MR ZenWiz schreef op 12-07-2017 1:41:

> I booted gparted and deleted the partitions, but then Xubuntu said I
> need a boot partition (not a /boot partition - I don't use that
> anyway) and it would not accept the 1MB empty space in front of
> /dev/sda1.
> 
> I don't want to mess with the MS partitions... is this even doable?

I am sorry I cannot provide any help but I stay away from UEFI.

Lots of people say UEFI is great but the elephant is in the room: it was 
devised by Intel and other large corps to deal with huge computer farms, 
not for individual computers. You will need to install Ubuntu into the 
same UEFI partition that Windows uses.

I have never heard an account where UEFI was not a nightmare.
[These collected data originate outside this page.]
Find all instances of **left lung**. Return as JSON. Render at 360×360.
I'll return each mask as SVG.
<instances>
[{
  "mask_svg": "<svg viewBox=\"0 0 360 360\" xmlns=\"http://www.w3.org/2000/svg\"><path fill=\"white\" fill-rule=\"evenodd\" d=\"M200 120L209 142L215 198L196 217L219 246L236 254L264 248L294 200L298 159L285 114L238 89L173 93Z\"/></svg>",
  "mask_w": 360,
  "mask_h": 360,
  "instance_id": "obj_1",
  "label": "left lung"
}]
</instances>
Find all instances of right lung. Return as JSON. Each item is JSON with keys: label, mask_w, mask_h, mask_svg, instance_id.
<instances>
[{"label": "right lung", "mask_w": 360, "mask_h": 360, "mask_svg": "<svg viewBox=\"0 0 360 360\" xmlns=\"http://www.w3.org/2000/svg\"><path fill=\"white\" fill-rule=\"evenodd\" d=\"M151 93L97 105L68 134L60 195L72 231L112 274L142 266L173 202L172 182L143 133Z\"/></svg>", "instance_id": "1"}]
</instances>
Sure for 
lots of people it will work, but we never hear them, nor do we ever hear 
actual positive comments about it, except when in response to criticism.

There are never people saying "Oh I love UEFI" because it doesn't 
actually solve any problems and when it works, people are more inclined 
to not care than to actually be enthusiastic about it in any way. On 
these support channels and others (like Grub) UEFI is really always a 
*problem* to a greater extent than BIOS was.
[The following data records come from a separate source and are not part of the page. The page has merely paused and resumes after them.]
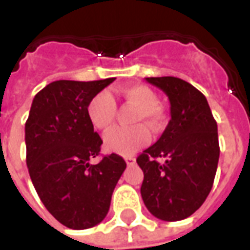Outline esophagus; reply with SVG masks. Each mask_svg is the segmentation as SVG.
Wrapping results in <instances>:
<instances>
[{"label": "esophagus", "instance_id": "obj_1", "mask_svg": "<svg viewBox=\"0 0 250 250\" xmlns=\"http://www.w3.org/2000/svg\"><path fill=\"white\" fill-rule=\"evenodd\" d=\"M125 163L128 165V166H132L134 163H135V158L132 157V155H128V157H125Z\"/></svg>", "mask_w": 250, "mask_h": 250}]
</instances>
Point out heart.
Here are the masks:
<instances>
[{"label":"heart","mask_w":250,"mask_h":250,"mask_svg":"<svg viewBox=\"0 0 250 250\" xmlns=\"http://www.w3.org/2000/svg\"><path fill=\"white\" fill-rule=\"evenodd\" d=\"M123 98L138 107L135 122H146L152 130L161 128L165 114L159 107L158 98L151 88L142 84L125 85L120 88ZM116 103L108 91L95 95L88 103L87 115L89 122L98 130H107L114 123ZM150 141V132L143 125L132 127H115L104 135V146L109 151L118 154H131Z\"/></svg>","instance_id":"obj_1"}]
</instances>
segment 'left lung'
<instances>
[{
  "mask_svg": "<svg viewBox=\"0 0 250 250\" xmlns=\"http://www.w3.org/2000/svg\"><path fill=\"white\" fill-rule=\"evenodd\" d=\"M146 80L167 95L171 119L157 143L136 158L145 174L142 198L159 220H185L201 208L214 182L217 122L206 98L190 83L173 76ZM158 157L165 162L159 164Z\"/></svg>",
  "mask_w": 250,
  "mask_h": 250,
  "instance_id": "obj_1",
  "label": "left lung"
}]
</instances>
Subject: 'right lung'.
<instances>
[{"label":"right lung","instance_id":"add662e5","mask_svg":"<svg viewBox=\"0 0 250 250\" xmlns=\"http://www.w3.org/2000/svg\"><path fill=\"white\" fill-rule=\"evenodd\" d=\"M114 80L51 83L35 96L25 123L32 184L46 210L69 229H88L105 218L125 168L116 154L92 163L103 141L88 119V103Z\"/></svg>","mask_w":250,"mask_h":250}]
</instances>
It is *always* complicating things and half of the time it is someone 
who cannot boot their DVD in UEFI mode or something like that. There is 
some confusion of course between the BIOS boot and the UEFI partition 
and not all distributions take the same approach so now you have 
*different* Linux ways of dealing with UEFI as well, just as with BTRFS.
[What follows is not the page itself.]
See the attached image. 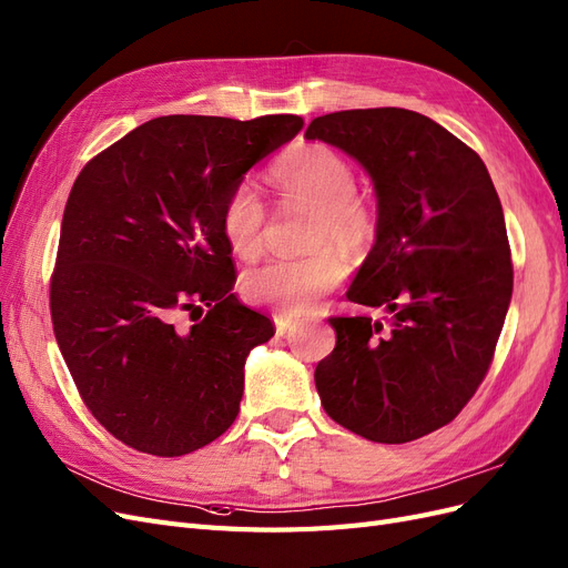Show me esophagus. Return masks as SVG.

The complexity goes up and up and up without any added benefit.

If there was just one way of doing things, it would be fine, but there 
isn't.

You now need a PhD in UEFI to be able to install your computer, so to 
speak.

 From these support threads I find that even the people that know about 
it are often confused and not very eager to deal with the complexities 
that result from it. If I remember correctly, on the Kubuntu forum there 
was a HUGE UEFI thread that was completely unreadable and this only 
evidences its complexity.

I really don't know why you would advocate this thing but I guess it's 
because "It's there and you have to live with it."

It is now used by Microsoft to prevent people from installing Linux on 
its newest laptops.

Trusted Platform Modules have about the same effect. Encryption in 
hardware, okay...

Intel CPUs have features that allow for remote management probably (very 
very likely) by intelligence agencies (or very easy for them to gain 
access to it).

Control over your own PC is going down the drain more and more.

The entire idea of Linux was to be in control. Yet those same people 
support changes to the landscape that reduce the control real people 
have over their computers.

SystemD for example is almost impossible to alter for the ordinary 
person. Before, shell scripts. Now, binaries. What can you do about it? 
Nothing. Use it as is.

The whole idea of binaries is to provide something that is hard to 
change and thereby easy to guarantee. A Java binary is more "solid" than 
a Python script.

But the software becomes much more opaque as well in many cases and in 
our landscape we lose control.

There was nothing being solved by UEFI to begin with, for the ordinary 
person.

So are we better off? No, not at all. Even if you say UEFI is not bad or 
it has merits, are we better off? No. Unequivocal no.